=== Input for this task ===
-- Begin --
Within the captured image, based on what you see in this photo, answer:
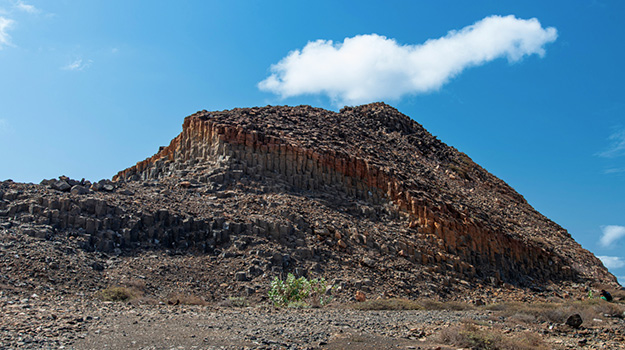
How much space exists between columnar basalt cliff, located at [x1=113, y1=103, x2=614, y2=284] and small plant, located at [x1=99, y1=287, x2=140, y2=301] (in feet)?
25.2

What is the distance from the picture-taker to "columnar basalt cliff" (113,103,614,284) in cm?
2988

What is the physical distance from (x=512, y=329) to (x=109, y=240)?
53.1 feet

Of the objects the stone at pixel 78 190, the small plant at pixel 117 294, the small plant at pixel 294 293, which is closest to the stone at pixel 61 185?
the stone at pixel 78 190

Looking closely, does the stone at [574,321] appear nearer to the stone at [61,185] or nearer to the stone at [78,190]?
the stone at [78,190]

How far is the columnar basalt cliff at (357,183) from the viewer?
2988cm

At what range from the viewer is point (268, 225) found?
83.8ft

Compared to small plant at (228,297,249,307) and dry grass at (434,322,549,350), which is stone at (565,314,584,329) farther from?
small plant at (228,297,249,307)

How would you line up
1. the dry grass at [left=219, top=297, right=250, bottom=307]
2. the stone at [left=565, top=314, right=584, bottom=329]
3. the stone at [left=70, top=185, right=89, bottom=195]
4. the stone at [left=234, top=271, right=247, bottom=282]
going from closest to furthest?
the stone at [left=565, top=314, right=584, bottom=329] → the dry grass at [left=219, top=297, right=250, bottom=307] → the stone at [left=234, top=271, right=247, bottom=282] → the stone at [left=70, top=185, right=89, bottom=195]

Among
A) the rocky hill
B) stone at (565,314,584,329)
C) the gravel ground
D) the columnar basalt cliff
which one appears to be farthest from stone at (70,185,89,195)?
stone at (565,314,584,329)

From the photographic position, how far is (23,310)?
1280 centimetres

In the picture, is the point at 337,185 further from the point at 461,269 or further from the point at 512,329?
the point at 512,329

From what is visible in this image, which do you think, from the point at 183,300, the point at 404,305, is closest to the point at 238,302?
the point at 183,300

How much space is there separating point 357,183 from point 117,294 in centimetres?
Result: 1813

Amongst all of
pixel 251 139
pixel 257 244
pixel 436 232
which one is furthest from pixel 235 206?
pixel 436 232
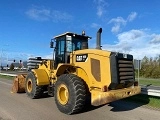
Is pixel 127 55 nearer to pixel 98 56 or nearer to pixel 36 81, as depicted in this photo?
pixel 98 56

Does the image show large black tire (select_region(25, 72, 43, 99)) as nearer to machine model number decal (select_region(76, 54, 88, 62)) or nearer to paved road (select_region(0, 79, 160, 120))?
paved road (select_region(0, 79, 160, 120))

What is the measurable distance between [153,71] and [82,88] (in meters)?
38.6

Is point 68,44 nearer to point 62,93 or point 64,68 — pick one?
point 64,68

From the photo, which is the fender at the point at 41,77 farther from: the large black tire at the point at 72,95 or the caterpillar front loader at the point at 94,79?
the large black tire at the point at 72,95

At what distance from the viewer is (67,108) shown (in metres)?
8.71

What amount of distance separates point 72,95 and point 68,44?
119 inches

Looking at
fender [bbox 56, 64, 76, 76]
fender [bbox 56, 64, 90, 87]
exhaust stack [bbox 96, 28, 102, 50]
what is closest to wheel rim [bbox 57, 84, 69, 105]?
fender [bbox 56, 64, 90, 87]

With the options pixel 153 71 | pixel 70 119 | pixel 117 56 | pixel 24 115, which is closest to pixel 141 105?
pixel 117 56

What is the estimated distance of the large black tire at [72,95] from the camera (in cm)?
852

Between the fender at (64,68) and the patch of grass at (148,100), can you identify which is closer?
the fender at (64,68)

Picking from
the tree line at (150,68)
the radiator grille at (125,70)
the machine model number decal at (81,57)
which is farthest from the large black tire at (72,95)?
the tree line at (150,68)

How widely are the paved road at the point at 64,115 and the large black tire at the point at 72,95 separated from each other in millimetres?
236

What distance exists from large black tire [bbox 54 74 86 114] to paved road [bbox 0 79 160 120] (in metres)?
0.24

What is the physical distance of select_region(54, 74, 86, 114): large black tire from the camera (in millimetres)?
8523
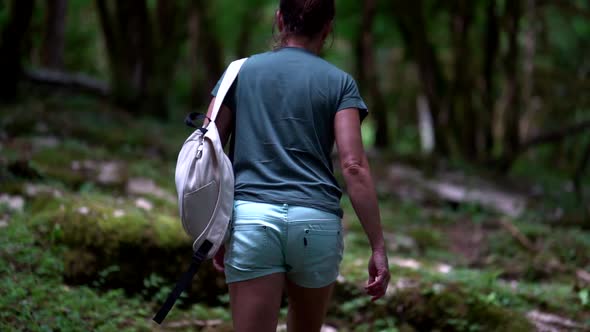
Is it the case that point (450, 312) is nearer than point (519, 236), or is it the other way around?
point (450, 312)

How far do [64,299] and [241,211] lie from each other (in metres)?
2.06

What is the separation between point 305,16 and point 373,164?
947 cm

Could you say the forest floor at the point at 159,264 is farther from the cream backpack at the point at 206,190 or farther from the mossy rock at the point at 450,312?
the cream backpack at the point at 206,190

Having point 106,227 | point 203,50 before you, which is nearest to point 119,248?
point 106,227

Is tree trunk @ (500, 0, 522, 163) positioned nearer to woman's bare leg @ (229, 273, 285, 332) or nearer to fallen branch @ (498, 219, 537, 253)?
fallen branch @ (498, 219, 537, 253)

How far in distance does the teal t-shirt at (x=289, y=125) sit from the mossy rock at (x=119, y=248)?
2.36 metres

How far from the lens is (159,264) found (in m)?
5.02

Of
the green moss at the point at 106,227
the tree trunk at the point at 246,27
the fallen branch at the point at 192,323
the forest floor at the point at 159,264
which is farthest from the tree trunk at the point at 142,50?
the fallen branch at the point at 192,323

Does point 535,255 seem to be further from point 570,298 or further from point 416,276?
point 416,276

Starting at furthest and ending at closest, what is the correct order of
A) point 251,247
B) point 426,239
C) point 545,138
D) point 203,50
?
point 203,50 → point 545,138 → point 426,239 → point 251,247

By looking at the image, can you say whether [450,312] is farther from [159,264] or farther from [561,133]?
[561,133]

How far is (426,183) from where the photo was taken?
37.6 feet

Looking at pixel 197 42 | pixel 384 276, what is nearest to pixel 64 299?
pixel 384 276

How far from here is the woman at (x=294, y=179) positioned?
2.66 meters
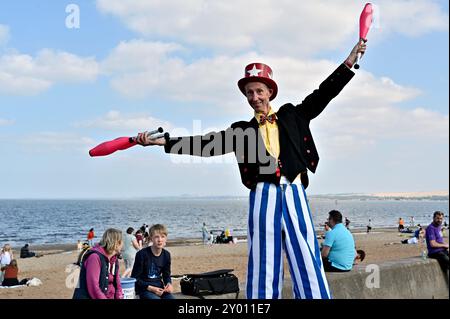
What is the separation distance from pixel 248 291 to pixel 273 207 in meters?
0.51

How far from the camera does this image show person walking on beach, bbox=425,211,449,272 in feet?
21.8

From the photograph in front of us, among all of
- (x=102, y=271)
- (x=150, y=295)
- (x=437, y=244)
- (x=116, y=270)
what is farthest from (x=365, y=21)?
(x=437, y=244)

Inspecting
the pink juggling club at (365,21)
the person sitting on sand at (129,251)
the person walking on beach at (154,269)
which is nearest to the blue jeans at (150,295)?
the person walking on beach at (154,269)

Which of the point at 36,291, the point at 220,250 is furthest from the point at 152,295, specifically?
the point at 220,250

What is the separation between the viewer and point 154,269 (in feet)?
18.5

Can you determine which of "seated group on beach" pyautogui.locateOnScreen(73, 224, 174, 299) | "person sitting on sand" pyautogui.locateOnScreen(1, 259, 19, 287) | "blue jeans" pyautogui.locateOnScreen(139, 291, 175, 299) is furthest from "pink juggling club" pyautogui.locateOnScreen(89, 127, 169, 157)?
"person sitting on sand" pyautogui.locateOnScreen(1, 259, 19, 287)

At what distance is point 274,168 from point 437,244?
5.20m

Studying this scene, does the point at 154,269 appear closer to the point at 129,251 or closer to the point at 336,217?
the point at 336,217

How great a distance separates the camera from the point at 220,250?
29.5 metres

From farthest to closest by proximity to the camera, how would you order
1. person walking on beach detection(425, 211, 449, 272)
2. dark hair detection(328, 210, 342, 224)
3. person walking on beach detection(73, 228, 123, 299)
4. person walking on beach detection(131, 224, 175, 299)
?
dark hair detection(328, 210, 342, 224)
person walking on beach detection(425, 211, 449, 272)
person walking on beach detection(131, 224, 175, 299)
person walking on beach detection(73, 228, 123, 299)

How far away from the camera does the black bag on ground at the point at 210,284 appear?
444 cm

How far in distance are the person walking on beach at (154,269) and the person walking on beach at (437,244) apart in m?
3.65

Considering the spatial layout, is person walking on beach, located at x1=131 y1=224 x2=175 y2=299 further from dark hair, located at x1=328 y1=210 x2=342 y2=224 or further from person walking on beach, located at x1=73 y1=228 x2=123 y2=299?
dark hair, located at x1=328 y1=210 x2=342 y2=224
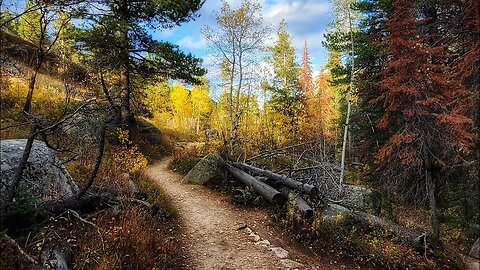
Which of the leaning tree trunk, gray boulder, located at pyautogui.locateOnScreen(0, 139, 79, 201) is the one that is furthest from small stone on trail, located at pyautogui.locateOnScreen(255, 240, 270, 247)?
the leaning tree trunk

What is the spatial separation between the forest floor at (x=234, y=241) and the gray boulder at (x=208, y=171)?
4.81 ft

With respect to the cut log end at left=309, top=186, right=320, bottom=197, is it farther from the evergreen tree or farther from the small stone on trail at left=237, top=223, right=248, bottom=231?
the evergreen tree

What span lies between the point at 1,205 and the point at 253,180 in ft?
23.5

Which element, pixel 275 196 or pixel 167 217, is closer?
pixel 167 217

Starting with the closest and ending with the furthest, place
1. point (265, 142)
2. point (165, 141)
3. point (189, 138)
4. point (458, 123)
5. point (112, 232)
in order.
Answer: point (112, 232), point (458, 123), point (265, 142), point (165, 141), point (189, 138)

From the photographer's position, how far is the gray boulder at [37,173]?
546 cm

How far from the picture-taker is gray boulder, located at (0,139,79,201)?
5457mm

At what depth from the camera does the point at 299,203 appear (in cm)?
833

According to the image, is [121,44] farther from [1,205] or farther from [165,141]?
[1,205]

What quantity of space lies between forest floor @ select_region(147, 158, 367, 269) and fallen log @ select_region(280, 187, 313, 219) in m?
0.76

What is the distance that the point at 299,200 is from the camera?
28.1 feet

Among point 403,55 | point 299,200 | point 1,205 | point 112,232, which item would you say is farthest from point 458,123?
→ point 1,205

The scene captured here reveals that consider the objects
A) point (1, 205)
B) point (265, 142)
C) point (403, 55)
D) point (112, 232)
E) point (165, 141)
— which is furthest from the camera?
point (165, 141)

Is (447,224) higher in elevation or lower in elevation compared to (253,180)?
lower
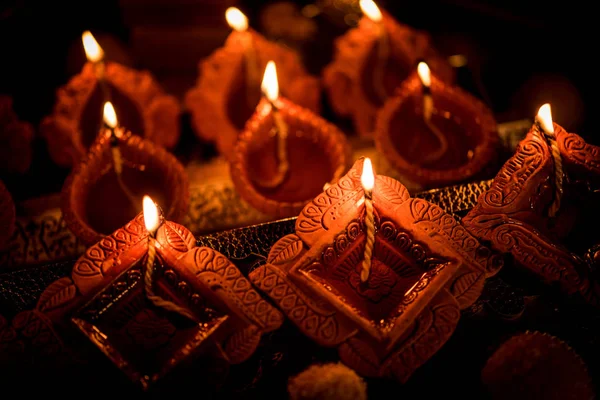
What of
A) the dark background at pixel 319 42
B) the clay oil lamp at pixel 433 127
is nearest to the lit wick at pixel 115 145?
the clay oil lamp at pixel 433 127

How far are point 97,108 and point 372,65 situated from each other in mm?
1003

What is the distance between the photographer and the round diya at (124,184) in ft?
4.58

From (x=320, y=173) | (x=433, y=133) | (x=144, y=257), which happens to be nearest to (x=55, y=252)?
(x=144, y=257)

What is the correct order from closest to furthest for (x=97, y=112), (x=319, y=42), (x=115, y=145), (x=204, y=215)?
(x=115, y=145)
(x=204, y=215)
(x=97, y=112)
(x=319, y=42)

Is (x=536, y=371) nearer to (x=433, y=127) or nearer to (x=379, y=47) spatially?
(x=433, y=127)

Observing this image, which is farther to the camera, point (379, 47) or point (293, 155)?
point (379, 47)

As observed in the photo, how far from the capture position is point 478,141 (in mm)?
1560

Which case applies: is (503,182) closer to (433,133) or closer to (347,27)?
(433,133)

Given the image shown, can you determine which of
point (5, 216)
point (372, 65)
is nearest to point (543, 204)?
point (372, 65)

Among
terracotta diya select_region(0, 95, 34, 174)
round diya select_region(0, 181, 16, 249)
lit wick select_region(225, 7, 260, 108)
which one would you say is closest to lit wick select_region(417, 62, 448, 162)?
lit wick select_region(225, 7, 260, 108)

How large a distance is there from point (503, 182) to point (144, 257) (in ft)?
2.89

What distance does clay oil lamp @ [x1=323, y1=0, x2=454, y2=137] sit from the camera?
1.87 metres

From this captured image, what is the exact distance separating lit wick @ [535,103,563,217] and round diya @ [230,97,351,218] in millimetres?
520

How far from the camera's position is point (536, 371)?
3.94 feet
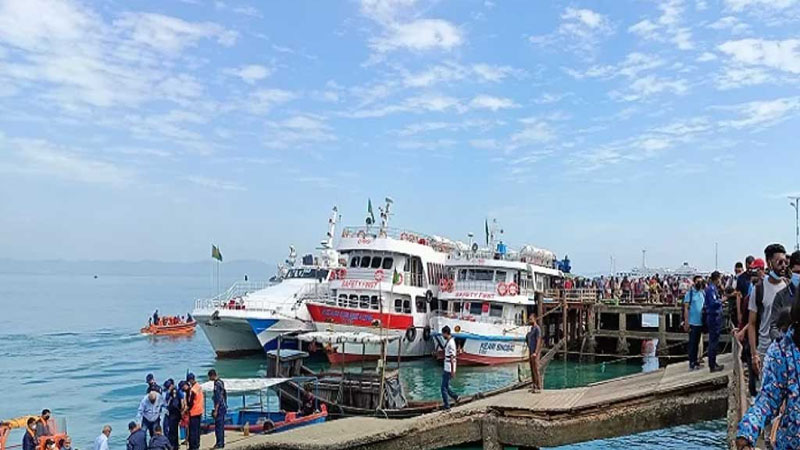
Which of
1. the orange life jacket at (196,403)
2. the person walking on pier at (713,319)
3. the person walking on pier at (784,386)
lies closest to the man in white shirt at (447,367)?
the orange life jacket at (196,403)

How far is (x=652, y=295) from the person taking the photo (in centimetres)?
3841

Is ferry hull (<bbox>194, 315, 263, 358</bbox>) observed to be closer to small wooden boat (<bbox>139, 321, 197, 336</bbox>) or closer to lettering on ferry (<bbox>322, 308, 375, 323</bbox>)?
lettering on ferry (<bbox>322, 308, 375, 323</bbox>)

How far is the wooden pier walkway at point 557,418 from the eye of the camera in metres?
9.50

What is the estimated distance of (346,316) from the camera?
1328 inches

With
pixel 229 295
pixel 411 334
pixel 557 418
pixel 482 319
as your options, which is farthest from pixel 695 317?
pixel 229 295

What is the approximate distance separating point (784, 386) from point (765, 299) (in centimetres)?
419

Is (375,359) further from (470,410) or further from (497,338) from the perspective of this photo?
(470,410)

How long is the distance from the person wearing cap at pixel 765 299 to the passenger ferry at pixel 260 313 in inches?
966

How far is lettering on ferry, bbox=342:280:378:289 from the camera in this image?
34.8 metres

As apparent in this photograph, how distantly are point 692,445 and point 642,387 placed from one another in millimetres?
9141

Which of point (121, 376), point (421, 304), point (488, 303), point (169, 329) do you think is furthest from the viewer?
point (169, 329)

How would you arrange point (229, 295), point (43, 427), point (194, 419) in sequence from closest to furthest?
point (194, 419) < point (43, 427) < point (229, 295)

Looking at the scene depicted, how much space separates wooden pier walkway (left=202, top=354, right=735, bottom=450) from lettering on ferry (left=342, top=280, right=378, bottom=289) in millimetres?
-- End --
=== What needs to be done ===
Give the lines above, from the one containing "As apparent in" through the end of the items, inclusive, as a JSON list of strings with one string per line and blank lines omitted.

=== Task response ===
[
  "As apparent in this photograph, how distantly are point 692,445 and point 642,387 placed from one another in millimetres?",
  "9141",
  "Which of point (121, 376), point (421, 304), point (488, 303), point (169, 329) do you think is furthest from the viewer?",
  "point (169, 329)",
  "How would you arrange point (229, 295), point (43, 427), point (194, 419) in sequence from closest to furthest?",
  "point (194, 419) < point (43, 427) < point (229, 295)",
  "Looking at the scene depicted, how much space separates wooden pier walkway (left=202, top=354, right=735, bottom=450) from lettering on ferry (left=342, top=280, right=378, bottom=289) in millimetres?"
]